Miranda è ricordato da molte generazioni di cubani per aver interpretato da bambino il giocatore di baseball Yosvany in iconica serie televisiva cubana I piccoli campioni, prodotta dall'ICRT alla fine degli anni '80 e ritrasmessa negli anni '90. Oggi vive a Miami, dove lavora come produttore audiovisivo.
Nel clip di 54 secondi, la figlia appare un po' imbarazzata perché suo padre annuncia che pubblicherà il video sui social media, ma Miranda insiste nel rispondere alla domanda con una lezione che considera fondamentale.

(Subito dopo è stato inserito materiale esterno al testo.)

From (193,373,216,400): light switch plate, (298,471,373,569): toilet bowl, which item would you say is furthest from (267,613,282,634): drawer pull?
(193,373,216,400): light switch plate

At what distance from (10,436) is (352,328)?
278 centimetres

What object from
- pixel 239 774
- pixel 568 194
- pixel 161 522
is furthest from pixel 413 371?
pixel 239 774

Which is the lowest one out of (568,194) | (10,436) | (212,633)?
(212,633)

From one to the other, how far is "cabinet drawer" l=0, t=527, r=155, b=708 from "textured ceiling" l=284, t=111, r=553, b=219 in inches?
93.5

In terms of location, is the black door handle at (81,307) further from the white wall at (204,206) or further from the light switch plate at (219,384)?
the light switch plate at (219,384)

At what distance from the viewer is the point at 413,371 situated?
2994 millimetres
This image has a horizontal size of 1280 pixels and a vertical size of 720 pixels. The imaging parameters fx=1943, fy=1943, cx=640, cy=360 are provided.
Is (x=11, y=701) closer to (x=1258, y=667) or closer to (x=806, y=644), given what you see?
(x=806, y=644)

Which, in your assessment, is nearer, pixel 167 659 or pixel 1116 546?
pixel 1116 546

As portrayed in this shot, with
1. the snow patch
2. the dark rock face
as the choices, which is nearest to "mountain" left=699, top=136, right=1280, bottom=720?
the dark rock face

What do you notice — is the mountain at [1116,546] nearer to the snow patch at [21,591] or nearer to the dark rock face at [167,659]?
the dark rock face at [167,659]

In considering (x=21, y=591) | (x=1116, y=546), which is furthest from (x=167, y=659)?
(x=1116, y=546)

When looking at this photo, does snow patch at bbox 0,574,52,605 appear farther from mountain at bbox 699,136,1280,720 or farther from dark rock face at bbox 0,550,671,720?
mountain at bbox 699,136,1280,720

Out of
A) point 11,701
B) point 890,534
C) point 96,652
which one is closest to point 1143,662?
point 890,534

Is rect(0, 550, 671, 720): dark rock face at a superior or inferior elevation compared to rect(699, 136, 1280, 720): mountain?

«Noi a Cuba avevamo proibito di salire su una barca. Non potevamo salire su una barca. Perché chi si imbarcava andava alla yuma. Andava a nord, capisci?», le spiega.
A partire da lì, il momento quotidiano diventa una riflessione sulla libertà: «Questa è libertà. Sembrerà libertà economica, potrebbe sembrare una sciocchezza ciò che ti sto dicendo».
Il messaggio centrale del video è un avvertimento che Miranda rivolge direttamente a sua figlia: «Non permettere mai a nessuno, ma proprio a nessuno, di dirti che non puoi comprare una barca. Ecco perché siamo in un paese di libertà, ecco perché un paese di libertà ti ha portato».
Alla fine, l'attore riconosce con umorismo che sua figlia crede che lui stia «facendo il giullare», ma difende l'importanza del messaggio: «È importante insegnare ai ragazzi dove stiamo vivendo».
La proibizione citata da Miranda ha un fondamento reale. A Cuba non esiste una legge parlamentare esplicita, ma la Capitaneria Navale applica una restrizione amministrativa che impedisce ai cittadini di navigare su imbarcazioni ricreative. L'unica eccezione si applica ai cubani sposati con stranieri, attraverso un processo burocratico che include una lettera del coniuge, un certificato di matrimonio e l'approvazione di una commissione presieduta da un colonnello, e anche in questo caso è autorizzata solo la navigazione nelle acque interne.
Quella restrizione è storicamente legata al controllo statale dell'emigrazione irregolare via mare, un fenomeno che ha segnato Cuba fin dall'Esodo del Mariel nel 1980, passando per la crisi dei balseros del 1994, fino alle più recenti ondate migratorie.
Miranda, che ha partecipato anche alla serie La influencer di PRONYR TV nel 2024, mantiene una presenza attiva sui social media dove condivide riflessioni sulla vita in esilio e sulla cultura cubana.
Il video ha colpito profondamente la comunità cubana all'estero, e la risposta di Miranda a sua figlia è diventata una sintesi di ciò che significa per molti emigranti cubani poter fare qualcosa di così semplice come uscire a navigare.